‘Saccharine’ vivisects the horrors of diet culture

2026 / Dir. Natalie Erika James

Rating: 3.5/5

Watch if you like: Raw, The Substance, It Follows, eating dead people’s ashes so you can score with your hot personal trainer, mainlining a 7-11 Slurpee straight from the tap so that you don’t have to be haunted by the ghost of the woman you ingested so that you could score with your hot personal trainer. 
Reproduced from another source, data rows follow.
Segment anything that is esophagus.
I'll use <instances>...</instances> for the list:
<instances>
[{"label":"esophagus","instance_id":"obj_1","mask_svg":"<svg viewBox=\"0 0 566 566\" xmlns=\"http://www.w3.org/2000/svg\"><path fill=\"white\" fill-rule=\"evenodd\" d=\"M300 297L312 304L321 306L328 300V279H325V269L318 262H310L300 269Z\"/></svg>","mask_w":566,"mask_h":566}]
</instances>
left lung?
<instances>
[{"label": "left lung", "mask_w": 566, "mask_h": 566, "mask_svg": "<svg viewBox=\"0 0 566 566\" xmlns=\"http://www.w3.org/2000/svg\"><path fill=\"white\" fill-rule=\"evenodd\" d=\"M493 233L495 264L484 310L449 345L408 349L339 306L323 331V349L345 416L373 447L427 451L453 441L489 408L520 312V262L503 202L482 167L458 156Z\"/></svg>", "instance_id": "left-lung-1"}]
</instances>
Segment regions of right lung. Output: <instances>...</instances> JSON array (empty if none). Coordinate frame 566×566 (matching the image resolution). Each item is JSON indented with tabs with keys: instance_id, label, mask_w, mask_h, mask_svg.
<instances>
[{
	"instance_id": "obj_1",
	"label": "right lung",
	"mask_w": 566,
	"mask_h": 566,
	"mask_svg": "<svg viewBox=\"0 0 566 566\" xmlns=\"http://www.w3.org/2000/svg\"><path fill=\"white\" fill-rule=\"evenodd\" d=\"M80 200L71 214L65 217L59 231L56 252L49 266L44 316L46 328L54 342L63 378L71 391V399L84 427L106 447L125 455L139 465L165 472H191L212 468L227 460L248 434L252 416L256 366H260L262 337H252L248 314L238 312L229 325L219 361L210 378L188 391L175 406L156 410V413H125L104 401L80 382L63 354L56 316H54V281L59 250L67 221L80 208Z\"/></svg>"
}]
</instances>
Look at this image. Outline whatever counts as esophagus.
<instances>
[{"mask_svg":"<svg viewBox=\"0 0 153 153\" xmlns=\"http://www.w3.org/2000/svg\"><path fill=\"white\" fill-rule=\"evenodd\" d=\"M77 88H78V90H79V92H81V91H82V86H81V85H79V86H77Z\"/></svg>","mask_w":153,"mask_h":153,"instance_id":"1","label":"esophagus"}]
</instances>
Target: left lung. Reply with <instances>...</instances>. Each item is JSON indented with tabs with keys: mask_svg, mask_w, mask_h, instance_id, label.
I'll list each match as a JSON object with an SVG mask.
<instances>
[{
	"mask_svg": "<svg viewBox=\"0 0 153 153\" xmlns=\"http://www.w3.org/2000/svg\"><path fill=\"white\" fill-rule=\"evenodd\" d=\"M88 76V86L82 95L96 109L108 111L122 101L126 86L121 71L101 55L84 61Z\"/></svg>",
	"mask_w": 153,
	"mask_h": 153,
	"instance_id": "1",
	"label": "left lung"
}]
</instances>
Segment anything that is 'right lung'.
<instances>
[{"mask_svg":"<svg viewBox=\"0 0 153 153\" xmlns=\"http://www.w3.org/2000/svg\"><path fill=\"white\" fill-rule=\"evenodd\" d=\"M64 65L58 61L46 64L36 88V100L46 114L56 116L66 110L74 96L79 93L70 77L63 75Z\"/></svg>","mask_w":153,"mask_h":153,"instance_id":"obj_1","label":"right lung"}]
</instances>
A woman gorges herself on glossy, perfectly lit food going in and out of her mouth in different stages of mastication while the camera cuts in between the curves of a thinner woman in tight workout clothes riding a bike. This is the barrage of desire and craving that Hana (Midori Francis, Ocean’s 8, Grey’s Anatomy) experiences every day, not to mention the constant feed of competing body positivity and weight-loss trend TikToks on her feed, or her stick-thin mother sending her photos of her morbidly obese father as a warning to never get that big. While they don’t have Ozempic in Australia in Natalie Erika James’s new diet culture horror film Saccharine, they do have pills made out of dead people’s ashes! 

Saccharine initially comes across as subtle as a sledgehammer, but reveals itself as a very ambitious vivisection of body image, from the ways women are shaped by competing media to the idea that body image itself is an inherited “trait” from our parents’ own issues. James, whose debut film Relic I was quite taken with, makes the clever decision to have Hana be too smart for her own good. When Hana runs into a formerly obese classmate who is now model thin, she’s told about a mysterious new diet pill dubbed Grey (it is literally a grey powder in a capsule). 
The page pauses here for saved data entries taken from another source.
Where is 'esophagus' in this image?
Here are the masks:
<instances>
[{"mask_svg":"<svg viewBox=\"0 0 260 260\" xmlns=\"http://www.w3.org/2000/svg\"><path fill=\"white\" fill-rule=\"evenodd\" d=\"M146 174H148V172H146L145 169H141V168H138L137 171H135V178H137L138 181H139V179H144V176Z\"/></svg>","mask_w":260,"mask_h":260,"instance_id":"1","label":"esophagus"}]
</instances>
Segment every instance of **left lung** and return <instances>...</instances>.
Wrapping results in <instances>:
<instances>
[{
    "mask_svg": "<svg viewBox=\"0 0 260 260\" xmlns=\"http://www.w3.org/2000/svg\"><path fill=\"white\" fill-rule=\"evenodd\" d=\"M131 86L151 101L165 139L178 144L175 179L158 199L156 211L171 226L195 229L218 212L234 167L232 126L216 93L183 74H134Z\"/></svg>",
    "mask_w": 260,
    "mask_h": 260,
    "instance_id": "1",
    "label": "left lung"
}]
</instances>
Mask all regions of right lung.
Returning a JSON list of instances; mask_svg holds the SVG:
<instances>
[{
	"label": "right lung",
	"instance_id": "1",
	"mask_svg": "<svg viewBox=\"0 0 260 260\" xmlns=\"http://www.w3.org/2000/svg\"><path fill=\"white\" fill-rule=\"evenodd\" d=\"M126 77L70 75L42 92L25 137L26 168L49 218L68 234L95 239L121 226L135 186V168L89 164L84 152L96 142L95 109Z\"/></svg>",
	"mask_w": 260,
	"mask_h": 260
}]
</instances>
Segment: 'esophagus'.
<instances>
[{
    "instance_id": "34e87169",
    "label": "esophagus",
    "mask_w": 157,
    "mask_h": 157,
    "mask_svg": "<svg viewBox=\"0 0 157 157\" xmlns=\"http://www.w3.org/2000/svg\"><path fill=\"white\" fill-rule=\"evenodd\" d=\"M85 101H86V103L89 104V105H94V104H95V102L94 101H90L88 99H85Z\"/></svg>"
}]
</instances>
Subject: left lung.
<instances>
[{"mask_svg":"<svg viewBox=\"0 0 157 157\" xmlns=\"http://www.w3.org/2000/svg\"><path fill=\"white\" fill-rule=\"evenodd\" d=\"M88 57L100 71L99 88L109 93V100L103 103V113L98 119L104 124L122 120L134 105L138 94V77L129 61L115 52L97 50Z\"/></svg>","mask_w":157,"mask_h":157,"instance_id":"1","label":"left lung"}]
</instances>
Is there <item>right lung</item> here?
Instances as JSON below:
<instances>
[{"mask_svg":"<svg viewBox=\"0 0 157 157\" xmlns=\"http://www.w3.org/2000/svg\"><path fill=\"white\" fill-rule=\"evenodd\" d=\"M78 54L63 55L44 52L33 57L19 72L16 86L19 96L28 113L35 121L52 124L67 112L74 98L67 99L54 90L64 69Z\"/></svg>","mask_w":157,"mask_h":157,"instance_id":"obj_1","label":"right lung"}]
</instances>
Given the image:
Most horror films would reveal that the pills are made from dead people near the end, but Hana is a medical student, and her first instinct is to test the pills. That revelation doesn’t stop her, and because the pills are expensive, she decides to make her own…out of the cadaver she’s been using in her anatomy lab. And when she starts seeing the ghost of the derisively named “Big Bertha” for her size, she starts taking notes about the sightings and formulating theories. Most of these sightings aren’t particularly scary, but result in genuinely gross situations. Midori Francis gives it her all as Hana often finds herself gorging on all manner of disgusting things that don’t always qualify as food. To keep losing weight, Bertha needs Hana to eat more and more. 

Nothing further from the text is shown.